During the divorce, we agreed with him that our daughter would be staying with him, at least until the end of the school year, before deciding what next. I informed my lawyer of the agreement, and he noted the same. Any custody agreement would be made after the child completes her year one studies. One week before the school closing, I visited my lawyer with details to enable him help me build a case for custody, alimony, and child support. He then informed me that my ex-husband had filed a lawsuit for full custody of the child and even wanted me to pay for child support.

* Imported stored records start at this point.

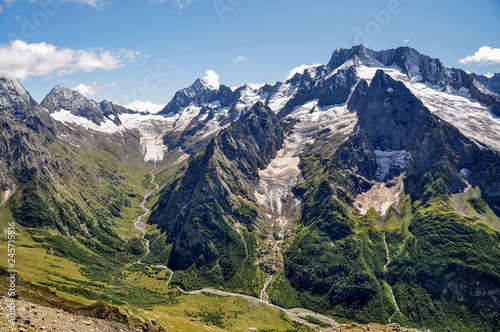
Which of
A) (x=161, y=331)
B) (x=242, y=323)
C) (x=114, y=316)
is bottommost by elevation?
(x=242, y=323)

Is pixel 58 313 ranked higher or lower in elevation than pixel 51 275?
higher

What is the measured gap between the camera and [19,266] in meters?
188

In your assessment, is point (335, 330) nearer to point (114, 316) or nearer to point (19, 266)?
point (114, 316)

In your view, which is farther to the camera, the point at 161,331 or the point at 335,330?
the point at 161,331

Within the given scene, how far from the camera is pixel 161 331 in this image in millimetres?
89188

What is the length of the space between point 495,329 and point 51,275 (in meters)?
297

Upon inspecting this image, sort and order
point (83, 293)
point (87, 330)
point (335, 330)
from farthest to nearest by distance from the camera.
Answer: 1. point (83, 293)
2. point (335, 330)
3. point (87, 330)

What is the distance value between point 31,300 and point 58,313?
11.3 metres

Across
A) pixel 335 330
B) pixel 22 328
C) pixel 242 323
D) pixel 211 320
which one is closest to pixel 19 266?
pixel 211 320

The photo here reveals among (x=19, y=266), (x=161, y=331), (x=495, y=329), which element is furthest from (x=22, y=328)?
(x=495, y=329)

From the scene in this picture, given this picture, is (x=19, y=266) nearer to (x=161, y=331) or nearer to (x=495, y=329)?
(x=161, y=331)

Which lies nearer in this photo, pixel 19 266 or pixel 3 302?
pixel 3 302

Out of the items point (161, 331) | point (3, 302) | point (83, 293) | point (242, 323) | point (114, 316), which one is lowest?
point (242, 323)

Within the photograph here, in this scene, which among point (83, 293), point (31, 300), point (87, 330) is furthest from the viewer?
point (83, 293)
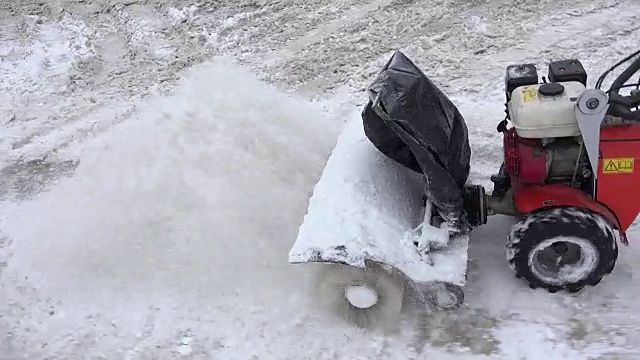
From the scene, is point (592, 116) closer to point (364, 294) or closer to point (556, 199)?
point (556, 199)

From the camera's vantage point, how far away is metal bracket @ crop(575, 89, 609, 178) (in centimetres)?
365

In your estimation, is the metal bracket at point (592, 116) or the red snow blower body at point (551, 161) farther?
the red snow blower body at point (551, 161)

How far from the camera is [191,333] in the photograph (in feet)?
13.8

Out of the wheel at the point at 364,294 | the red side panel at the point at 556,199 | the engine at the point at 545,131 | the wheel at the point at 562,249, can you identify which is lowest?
the wheel at the point at 364,294

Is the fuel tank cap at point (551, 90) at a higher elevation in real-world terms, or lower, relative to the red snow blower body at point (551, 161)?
higher

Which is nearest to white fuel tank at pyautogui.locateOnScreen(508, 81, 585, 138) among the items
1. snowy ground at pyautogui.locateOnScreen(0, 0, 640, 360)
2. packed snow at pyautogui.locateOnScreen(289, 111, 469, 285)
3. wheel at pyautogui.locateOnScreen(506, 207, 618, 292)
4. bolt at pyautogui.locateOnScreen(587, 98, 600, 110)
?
bolt at pyautogui.locateOnScreen(587, 98, 600, 110)

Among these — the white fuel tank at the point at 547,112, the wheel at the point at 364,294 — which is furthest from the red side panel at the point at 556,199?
the wheel at the point at 364,294

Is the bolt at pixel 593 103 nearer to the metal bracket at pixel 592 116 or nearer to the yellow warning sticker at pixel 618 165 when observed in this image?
the metal bracket at pixel 592 116

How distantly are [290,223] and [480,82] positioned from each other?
236 cm

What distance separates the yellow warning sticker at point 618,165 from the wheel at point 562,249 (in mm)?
238

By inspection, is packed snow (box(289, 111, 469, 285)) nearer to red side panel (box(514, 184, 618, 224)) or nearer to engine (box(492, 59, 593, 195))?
red side panel (box(514, 184, 618, 224))

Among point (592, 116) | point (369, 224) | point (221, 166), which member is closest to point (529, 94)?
point (592, 116)

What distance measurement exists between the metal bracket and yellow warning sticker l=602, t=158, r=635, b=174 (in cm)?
6

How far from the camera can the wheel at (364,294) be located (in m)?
3.94
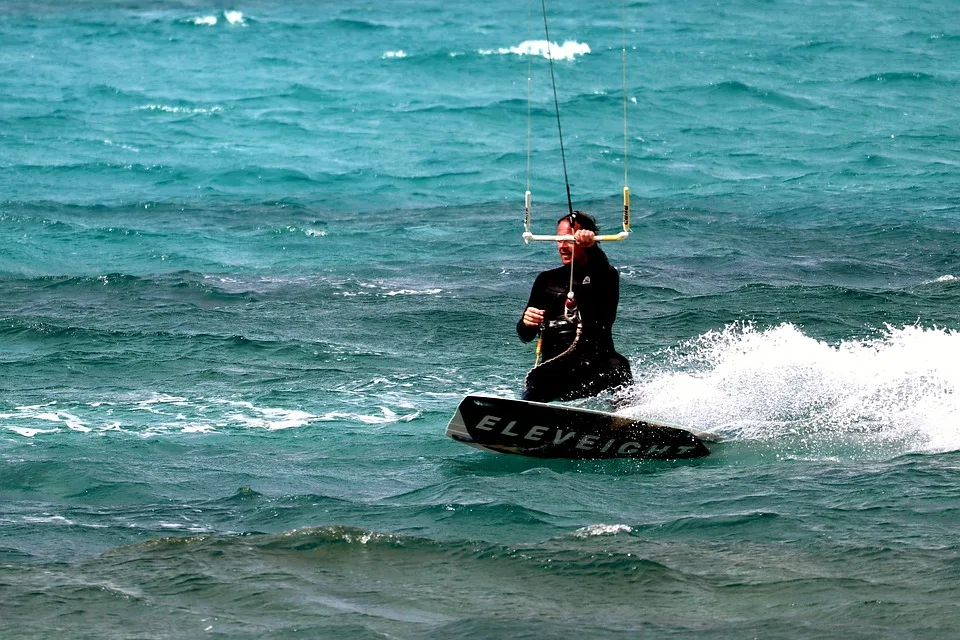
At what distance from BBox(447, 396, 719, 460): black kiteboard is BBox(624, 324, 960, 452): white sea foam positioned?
23.3 inches

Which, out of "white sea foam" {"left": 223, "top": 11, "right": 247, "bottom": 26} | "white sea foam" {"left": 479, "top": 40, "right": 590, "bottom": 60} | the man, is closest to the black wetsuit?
the man

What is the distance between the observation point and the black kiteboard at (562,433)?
9.86m

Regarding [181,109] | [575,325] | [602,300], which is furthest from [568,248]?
[181,109]

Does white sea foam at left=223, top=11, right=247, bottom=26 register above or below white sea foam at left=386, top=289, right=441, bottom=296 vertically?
above

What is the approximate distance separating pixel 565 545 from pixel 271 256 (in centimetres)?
1470

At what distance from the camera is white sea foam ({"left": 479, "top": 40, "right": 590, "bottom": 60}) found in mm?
46656

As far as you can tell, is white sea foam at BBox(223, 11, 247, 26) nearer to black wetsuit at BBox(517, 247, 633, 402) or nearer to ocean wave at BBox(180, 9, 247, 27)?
ocean wave at BBox(180, 9, 247, 27)

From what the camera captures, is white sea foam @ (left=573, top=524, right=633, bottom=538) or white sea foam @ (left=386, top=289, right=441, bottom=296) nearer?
white sea foam @ (left=573, top=524, right=633, bottom=538)

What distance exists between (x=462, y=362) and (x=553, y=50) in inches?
1332

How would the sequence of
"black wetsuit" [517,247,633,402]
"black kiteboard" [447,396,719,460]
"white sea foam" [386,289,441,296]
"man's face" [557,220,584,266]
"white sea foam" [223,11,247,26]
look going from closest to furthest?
"black kiteboard" [447,396,719,460] < "man's face" [557,220,584,266] < "black wetsuit" [517,247,633,402] < "white sea foam" [386,289,441,296] < "white sea foam" [223,11,247,26]

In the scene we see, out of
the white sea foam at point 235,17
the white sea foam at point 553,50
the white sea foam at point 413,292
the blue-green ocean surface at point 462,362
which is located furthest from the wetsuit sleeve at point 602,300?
the white sea foam at point 235,17

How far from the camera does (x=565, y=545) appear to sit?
26.7 feet

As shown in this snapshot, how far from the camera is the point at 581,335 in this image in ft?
33.2

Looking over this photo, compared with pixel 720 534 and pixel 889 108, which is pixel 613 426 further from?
pixel 889 108
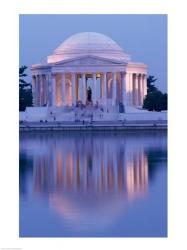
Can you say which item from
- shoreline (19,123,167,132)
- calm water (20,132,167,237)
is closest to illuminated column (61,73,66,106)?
shoreline (19,123,167,132)

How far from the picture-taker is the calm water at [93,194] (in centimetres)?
1692

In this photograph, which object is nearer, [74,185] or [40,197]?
[40,197]

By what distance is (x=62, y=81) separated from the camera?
83688 millimetres

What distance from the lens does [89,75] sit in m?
85.0

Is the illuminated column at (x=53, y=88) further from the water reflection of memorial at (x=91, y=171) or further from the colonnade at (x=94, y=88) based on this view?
the water reflection of memorial at (x=91, y=171)

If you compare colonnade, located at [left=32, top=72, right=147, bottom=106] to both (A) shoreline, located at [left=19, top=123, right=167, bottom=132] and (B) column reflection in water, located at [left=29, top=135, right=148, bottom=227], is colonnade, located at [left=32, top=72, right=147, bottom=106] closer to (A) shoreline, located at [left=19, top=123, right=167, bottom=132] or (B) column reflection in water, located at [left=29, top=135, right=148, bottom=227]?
(A) shoreline, located at [left=19, top=123, right=167, bottom=132]

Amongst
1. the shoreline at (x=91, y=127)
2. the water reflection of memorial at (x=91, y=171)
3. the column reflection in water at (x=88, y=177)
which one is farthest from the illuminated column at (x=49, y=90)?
the water reflection of memorial at (x=91, y=171)

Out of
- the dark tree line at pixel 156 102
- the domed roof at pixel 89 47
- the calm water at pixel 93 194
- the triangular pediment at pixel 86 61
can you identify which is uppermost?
the domed roof at pixel 89 47

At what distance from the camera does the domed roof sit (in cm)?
8531

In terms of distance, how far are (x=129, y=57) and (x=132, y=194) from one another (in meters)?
68.7

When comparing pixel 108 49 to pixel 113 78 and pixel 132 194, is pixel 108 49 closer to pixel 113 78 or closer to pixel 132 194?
pixel 113 78

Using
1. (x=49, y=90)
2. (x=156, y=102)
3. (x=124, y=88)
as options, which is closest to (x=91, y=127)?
(x=156, y=102)

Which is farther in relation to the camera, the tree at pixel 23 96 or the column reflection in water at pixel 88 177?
the tree at pixel 23 96

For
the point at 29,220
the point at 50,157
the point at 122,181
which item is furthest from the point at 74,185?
the point at 50,157
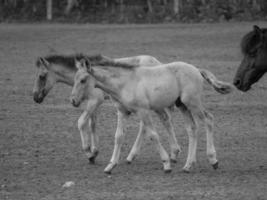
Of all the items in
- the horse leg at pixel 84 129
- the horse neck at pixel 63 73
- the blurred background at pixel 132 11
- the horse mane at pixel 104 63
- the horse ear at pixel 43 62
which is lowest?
the blurred background at pixel 132 11

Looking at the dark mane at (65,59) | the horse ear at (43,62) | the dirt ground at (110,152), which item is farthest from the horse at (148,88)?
the horse ear at (43,62)

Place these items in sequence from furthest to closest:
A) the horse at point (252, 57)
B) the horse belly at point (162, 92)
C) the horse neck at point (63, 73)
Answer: the horse neck at point (63, 73), the horse belly at point (162, 92), the horse at point (252, 57)

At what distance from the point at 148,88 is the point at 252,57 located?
1602mm

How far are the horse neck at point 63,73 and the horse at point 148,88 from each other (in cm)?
98

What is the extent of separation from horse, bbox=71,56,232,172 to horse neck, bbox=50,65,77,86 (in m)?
0.98

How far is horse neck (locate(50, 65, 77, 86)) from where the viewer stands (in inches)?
489

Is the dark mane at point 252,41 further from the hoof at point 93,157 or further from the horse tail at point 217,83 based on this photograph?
the hoof at point 93,157

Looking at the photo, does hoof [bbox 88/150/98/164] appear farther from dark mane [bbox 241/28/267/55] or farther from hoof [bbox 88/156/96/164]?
dark mane [bbox 241/28/267/55]

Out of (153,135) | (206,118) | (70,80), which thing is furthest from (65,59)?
(206,118)

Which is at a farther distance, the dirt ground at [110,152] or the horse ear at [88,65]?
the horse ear at [88,65]

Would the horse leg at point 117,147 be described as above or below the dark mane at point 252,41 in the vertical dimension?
below

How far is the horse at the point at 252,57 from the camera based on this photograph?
11.2 metres

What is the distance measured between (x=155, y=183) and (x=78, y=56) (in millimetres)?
2570

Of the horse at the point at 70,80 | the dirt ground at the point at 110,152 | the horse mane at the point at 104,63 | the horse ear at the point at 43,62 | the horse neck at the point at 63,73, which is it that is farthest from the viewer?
the horse ear at the point at 43,62
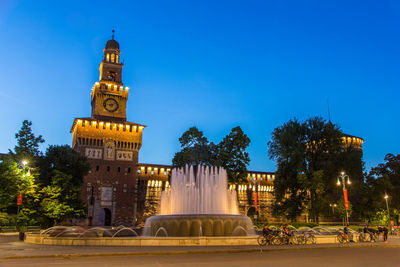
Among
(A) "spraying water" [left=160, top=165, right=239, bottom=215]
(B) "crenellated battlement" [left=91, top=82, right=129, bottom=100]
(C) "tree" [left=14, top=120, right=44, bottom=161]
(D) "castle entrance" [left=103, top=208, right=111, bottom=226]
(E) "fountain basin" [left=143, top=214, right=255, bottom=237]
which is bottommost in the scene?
(D) "castle entrance" [left=103, top=208, right=111, bottom=226]

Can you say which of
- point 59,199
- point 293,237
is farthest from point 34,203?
point 293,237

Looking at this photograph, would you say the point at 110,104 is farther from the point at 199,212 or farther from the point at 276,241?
the point at 276,241

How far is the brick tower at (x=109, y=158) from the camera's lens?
47875mm

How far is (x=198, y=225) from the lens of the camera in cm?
1812

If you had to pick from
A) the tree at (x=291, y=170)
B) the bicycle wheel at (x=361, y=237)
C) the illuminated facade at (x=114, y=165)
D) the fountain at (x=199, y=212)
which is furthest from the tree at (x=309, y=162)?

He built merit for his case. He claimed that I had moved far away from the school district, closer to my work area and I could make more money than him. He argued that he was working close to home and was much flexible with his hours, an argument that my lawyer claimed may make the judge look the other way. Moving so far away from the school district may send a message that I was not much concerned about the well-being of our daughter. However, I just wanted to move away from him, not my daughter.
The first hearing was scheduled, and as expected, I presented myself with hopes of having the custody of my daughter, after the abuse. I told my side of the story and informed the court of my willingness to move back to the school district. However, my ex-husband lied to the court that I was still smoking weed and reiterated the impacts that would have on the life of our daughter. He presented evidence from a close friend of mine that I am still taking the drug. While in college, I had previously smoked weed on a few occasions, out of peer influence. I had Facebook posts that indicated signs of weed smoking. He presented all these to the court, and everything was frustrating. During this time, my daughter was spending 3-4 days with me and 3-4 days with him.We used to text each other where and when to meet to pick up the child. On several occasions, she could jump onto me and hold me tight. She did not want to leave my presence. I had to talk to her and convince her to go with daddy. One day, she utterly refused to spend the rest of the week with daddy as required by the court. My interventions were all in vain.I did not know that my ex-husband was getting upset. He grabbed her hands by force, and while screaming”mummy,”he forced her into his car. I definitely couldn’t stand that. I got mad and confronted him to let go of her. Seemingly not done with me, he slapped me three times, and I had to run away. He was capable of injuring me in the watch of our daughter. I called the police who came to the scene immediately and heard our sides of the story. CCTVfootagewas given to shed light into the scene.
On the next child custody hearing, my lawyer narrated the incidence in the court and played the surveillance footage, clearly showing him harass our daughter and abuse me again infront of her. He then came out claiming that he was defending himself from the way I confronted him. He said that all the time in our marriage, I had been a drug-abusing monster who used to abuse him domestically when in the real sense; I have never laid a hand on him. Shockingly, the court ruled on his favor. That was the most frustrating moment I have ever experienced. After being abused in a marriage, I sacrificed a lot to build, he planted evidence to deny me the custody of our daughter.
I will now have to see her on weekends and holidays. Further inflicting the pain, the court ruled that I would pay him $500 every month in child support. I believe that justice was not served in this case. The court ignored my plea and evidence and accepted his fabrications and lies. I feel that it is time for the American family courts to be reformed. It is still damaging to me to see the same monster who destroyed our marriage raise our daughter.In most cases, a mother is much more concerned about the well-being of her child and would always be more nurturing than the father. Looking back at what happened, I believe that many women have gone or are going through the same predicament that I experienced and there is no justice served. Living away from the family you ever dreamt of having is the most challenging thing. Justice must be served in our American courts!